Da sind die Vanderbilts, vielleicht die Reichsten. Für das Bild von George W. Vanderbilt, dem jüngsten von acht Kindern, hat sich der Maler James McNeill Whistler von Velazquez inspirieren lassen. Der junge Mann, der sehr gebildet gewesen sein soll – ein anderes Bild zeigt ihn mit Buch – hat einen Großteil seines Vermögens in Kunst und seltene Bücher investiert. Aber auch in eine Privatresidenz mit 250 Zimmern. Sein Bild zeigt ihn ganz schmal, im Reitanzug mit Gerte, alles in sehr düsteren Farben. Wer sich da mit wem durch Heirat verband und so das Immobilien- und Bankvermögen mehrte und welcher Maler wen kannte und malte, wer zu den Bällen eingeladen wurde, wer – nach Skandalen – in Europa Unterschlupf fand in eigenen Villen oder auf der Yacht in Venedig, all das ist nachzulesen im Katalog.

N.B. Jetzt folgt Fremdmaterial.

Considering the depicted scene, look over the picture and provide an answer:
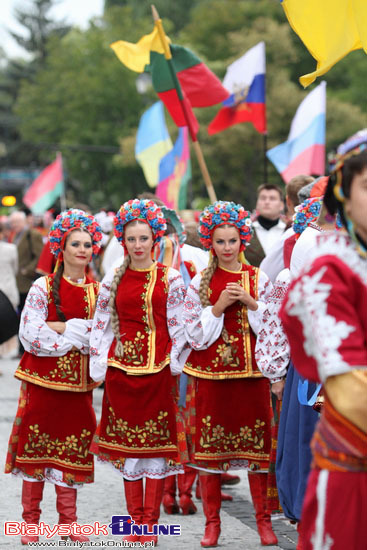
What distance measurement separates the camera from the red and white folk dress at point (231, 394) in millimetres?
5793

Ein Doppelportrait, Vater und Tochter: Henry Clay Frick und Helen Clay Frick. Er, einer der mächtigsten Industriellen der USA, versorgte die Stahlindustrie mit Koks und war mit 30 Jahren Millionär. Er übernahm die Leitung des Stahlkonzerns Carnegie Brothers and Company. Laut Katalog war er ein »unermüdlicher Arbeiter und entschiedener Gegner von Gewerkschaften«. 1892, nachdem er 4000 Stahlarbeiter aus dem Carnegie-Werk in Pennsylvania hatte aussperren lassen, drang ein »Anarchist« in sein Büro ein, schoß und stach mit einem Messer auf ihn ein. Frick überlebte. Er überwarf sich mit Carnegie und verließ den Konzern. In einem nachfolgenden Prozeß erhielt er als Abfindung Aktien im Wert von 65 Millionen Dollar. Schon bald saß der »fleißige und umtriebige« Frick in mehreren Konzernvorständen. Auch Kunst sammelte Vater Frick eifrig, Tizian, Bellini, Rembrand, Vermeer. Das Gemälde von Edmund C. Tarbell zeigt den alten, weißhaarigen Mann vorn im Bild: »Fricks kämpferische Entschlossenheit und Dynamik ist fast mit Händen zu greifen«, so der Begleittext. Seine Tochter, die 95 Jahre alt wurde und nie heiratete, hinter ihm im hellen Kleid und Hut, etwas unscharf oder weichgezeichnet, aber »das ins Auge genommene gemeinsame Ziel vereint Vater und Tochter«.
Dem Maler Julius LeBlanc Stewart wurde schon 1889 bestätigt: »Nie malt er eine Frau, die nicht wenigstens wie eine Baronin anmutet, und alle seine jungen Mädchen sehen aus wie die Töchter von Herzoginnen.« Wer solche Bilder schuf, gehörte dazu. Es gab auch einzelne Malerinnen. Sie wurden meist nur für Kinderbildnisse herangezogen.
In seinem informativen Katalogbeitrag: »Vergoldete Zeiten – Das New York der Reichen gestern und heute« schlägt Eric Homberger die Brücke zum zweiten Gilded Age, das noch anhält. Es bedeutet nichts anderes »als Vormacht des Marktes, Steuererleichterungen für die Reichsten der Reichen und strikte Ablehnung staatlicher Regulative«. Bis zur Wende zum 20. Jahrhundert wurden in den USA noch gar keine Steuern erhoben. Dann machten sie dem ersten Gilded Age ein Ende. Und heute? Die Immobilien-Pleiten treffen nicht den Club der Vierhundert, den amerikanischen Adel. Noch immer gilt: »Mit all ihrem Wohlstand kreisen sie in ihrer überirdischen Umlaufbahn, unwiderruflich losgelöst von der Erde, auf der wir anderen zufällig leben.« (Homberger)
Ein kurioser, aber nicht unpassender Einfall des Bucerius-Kunst-Forums: Es hat den Bundesverdienstkreuzträger und NDR-Royalisten vom unermüdlichen Dienst Rolf Seelmann-Eggebert gewonnen und kündigt für den 25.Juni seinen Vortrag an: »Zum dynastischen Selbstverständnis des amerikanischen Bürgertums im Gilded Age.«
Der Katalog ist im HirmerVerlag erschienen, 216 Seiten, 24,80 € (im Buchhandel 34,80 €).